◆ **Problem to work on**
Count the lines in the listing below that contain the word "which". Give only the number.

◆ **Task input**
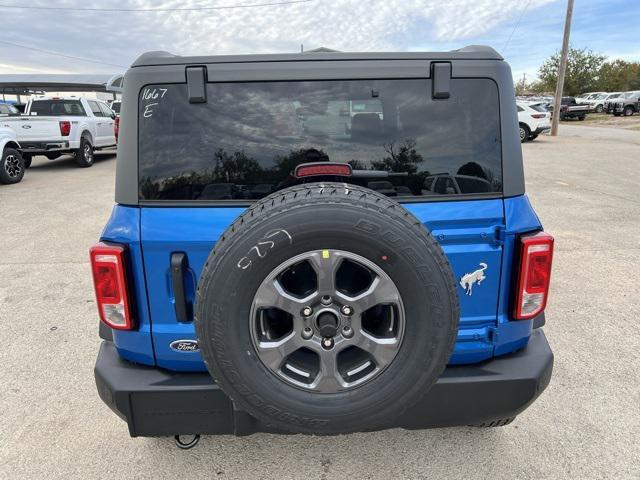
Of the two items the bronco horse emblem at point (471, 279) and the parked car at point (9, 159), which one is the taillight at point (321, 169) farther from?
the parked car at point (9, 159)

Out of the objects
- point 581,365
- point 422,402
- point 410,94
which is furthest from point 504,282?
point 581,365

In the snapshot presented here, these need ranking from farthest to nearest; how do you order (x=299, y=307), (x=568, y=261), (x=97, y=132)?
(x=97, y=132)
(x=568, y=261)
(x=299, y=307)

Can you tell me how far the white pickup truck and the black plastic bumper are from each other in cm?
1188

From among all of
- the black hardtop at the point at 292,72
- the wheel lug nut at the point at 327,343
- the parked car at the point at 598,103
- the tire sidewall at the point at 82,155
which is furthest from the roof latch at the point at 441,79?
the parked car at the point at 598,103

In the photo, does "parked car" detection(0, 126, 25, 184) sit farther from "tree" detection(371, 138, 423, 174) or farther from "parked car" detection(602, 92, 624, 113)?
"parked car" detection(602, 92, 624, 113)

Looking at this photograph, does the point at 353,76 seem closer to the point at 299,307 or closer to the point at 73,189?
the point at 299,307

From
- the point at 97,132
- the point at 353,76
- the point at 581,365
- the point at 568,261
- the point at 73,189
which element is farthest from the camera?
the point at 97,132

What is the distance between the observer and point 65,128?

...

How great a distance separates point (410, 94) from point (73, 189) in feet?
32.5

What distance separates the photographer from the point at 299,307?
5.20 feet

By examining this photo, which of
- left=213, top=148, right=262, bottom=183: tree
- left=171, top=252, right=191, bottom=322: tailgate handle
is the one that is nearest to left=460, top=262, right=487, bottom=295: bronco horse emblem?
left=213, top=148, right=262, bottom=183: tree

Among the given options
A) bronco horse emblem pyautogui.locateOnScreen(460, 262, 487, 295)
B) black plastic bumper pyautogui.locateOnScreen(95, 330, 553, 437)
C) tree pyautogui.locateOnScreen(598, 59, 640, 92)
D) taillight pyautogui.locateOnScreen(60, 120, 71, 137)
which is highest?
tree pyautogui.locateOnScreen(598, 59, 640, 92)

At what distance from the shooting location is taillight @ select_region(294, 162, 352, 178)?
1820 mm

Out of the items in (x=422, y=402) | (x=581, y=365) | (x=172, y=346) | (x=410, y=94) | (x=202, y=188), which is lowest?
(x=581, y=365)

◆ **The answer**
7